The difference between cash flow and profit

Cash flow and profit are financial terms often used interchangeably by small business owners but measure very different parts of a company’s financial health.
Let’s take a closer look.

What is cash flow?

Cash flow is the movement of money in and out of a business. There are three main types of cash flow: operating, investing and financing.

Operating cash flow measures the amount of cash generated by sales minus operating expenses like rent, utilities and salaries.

Investing cash flow measures the money spent on or generated from investments in long-term assets like property, equipment and shares.

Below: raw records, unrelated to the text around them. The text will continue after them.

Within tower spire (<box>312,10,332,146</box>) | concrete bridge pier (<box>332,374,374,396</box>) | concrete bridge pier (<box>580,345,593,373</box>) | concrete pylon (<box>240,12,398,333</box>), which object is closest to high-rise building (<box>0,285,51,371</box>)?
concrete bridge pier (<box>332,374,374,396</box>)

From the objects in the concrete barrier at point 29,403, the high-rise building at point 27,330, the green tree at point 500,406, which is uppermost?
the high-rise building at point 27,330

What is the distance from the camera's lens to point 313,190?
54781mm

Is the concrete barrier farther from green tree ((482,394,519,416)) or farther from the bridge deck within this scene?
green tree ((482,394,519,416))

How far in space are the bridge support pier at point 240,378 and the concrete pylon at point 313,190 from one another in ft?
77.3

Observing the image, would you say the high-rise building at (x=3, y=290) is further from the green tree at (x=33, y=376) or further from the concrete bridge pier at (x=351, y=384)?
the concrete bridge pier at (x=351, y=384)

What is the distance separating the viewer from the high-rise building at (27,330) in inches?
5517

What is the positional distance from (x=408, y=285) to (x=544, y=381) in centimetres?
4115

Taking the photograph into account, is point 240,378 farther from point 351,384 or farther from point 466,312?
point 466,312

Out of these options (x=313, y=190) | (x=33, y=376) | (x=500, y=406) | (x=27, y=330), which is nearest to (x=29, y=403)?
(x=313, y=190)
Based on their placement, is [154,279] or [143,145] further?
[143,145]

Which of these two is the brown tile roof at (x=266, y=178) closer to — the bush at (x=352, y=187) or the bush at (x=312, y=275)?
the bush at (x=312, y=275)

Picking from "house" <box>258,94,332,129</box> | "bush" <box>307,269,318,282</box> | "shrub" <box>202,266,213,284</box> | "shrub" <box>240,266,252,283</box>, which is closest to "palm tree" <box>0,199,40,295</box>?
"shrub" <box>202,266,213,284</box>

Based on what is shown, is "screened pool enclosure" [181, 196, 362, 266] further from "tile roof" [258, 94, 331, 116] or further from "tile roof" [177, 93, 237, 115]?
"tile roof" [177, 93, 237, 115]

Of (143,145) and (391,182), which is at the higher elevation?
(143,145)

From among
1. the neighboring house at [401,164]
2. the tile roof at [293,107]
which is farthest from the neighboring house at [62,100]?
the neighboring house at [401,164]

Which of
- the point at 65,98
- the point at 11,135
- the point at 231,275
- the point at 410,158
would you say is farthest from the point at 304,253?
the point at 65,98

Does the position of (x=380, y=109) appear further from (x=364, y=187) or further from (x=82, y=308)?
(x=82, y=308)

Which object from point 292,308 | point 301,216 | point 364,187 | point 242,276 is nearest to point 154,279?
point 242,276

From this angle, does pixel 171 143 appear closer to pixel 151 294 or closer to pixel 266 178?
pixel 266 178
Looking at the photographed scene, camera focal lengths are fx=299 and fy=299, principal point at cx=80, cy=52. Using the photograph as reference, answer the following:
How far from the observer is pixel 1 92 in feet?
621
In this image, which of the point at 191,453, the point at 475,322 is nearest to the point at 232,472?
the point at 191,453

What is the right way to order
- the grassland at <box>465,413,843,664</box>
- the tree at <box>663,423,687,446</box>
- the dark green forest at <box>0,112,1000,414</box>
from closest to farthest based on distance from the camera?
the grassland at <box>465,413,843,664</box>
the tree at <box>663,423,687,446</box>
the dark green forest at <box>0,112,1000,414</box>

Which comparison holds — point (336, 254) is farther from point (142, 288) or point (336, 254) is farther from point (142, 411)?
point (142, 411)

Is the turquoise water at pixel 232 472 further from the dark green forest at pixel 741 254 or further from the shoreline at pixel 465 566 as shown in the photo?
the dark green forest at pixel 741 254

Financing cash flow involves cash used to raise or repay capital like loans, equity investments and/or repayments to creditors and investors.

What is profit?

Profit, on the other hand, is a measure of a business’s success and sustainability over the long term. Unlike cash flow, profit is an accounting concept that is recorded on the income statement and may not equal the cash in the bank at a given moment in time. There are three different types of profit:

Gross profit is the revenue a business earns from its core activities minus the cost of goods sold. It measures the direct profitability of producing goods or services.

Operating profit is the profit retained after accounting for operating expenses such as rent, salaries and utilities. It excludes taxes and interest payments.

Net profit is the total profit left after all expenses, taxes, interest and depreciation have been deducted from the revenue. This is often referred to as the bottom line and represents the actual profit made by the business.

Key differences between cash flow and profit

Timing: Cash flow is concerned with the timing of cash movements, whereas profit is focused on the overall financial performance of a business over a specific period. For instance, a business may report a profit at the end of a financial quarter but experience negative cash flow if customers have not paid their invoices on time.

Inclusion of non-cash items: Profit includes non-cash items like depreciation and amortisation, which are recorded as expenses but do not involve actual cash payments to anyone. Cash flow only considers actual money that moves in and out of the business.

Impact on business operations: Cash flow directly affects the day-to-day operations of a business. A business needs sufficient cash to meet short-term obligations like payroll and utility bills. Profit, however, is more indicative of a business’s long-term sustainability and growth potential. A profitable business may still run into difficulties if it does not manage its cash flow effectively.

Cash vs. accrual accounting: Cash flow is tracked on a cash basis, meaning it reflects when cash is actually received or paid. Profit, especially under the accrual accounting method, records revenue when it is earned and expenses when they are incurred, regardless of when the cash changes hands. This difference can cause discrepancies between cash flow and profit, particularly when a business has outstanding receivables or payables.

So while profit measures overall financial success, cash flow ensures that a business can continue to operate on a day-to-day basis.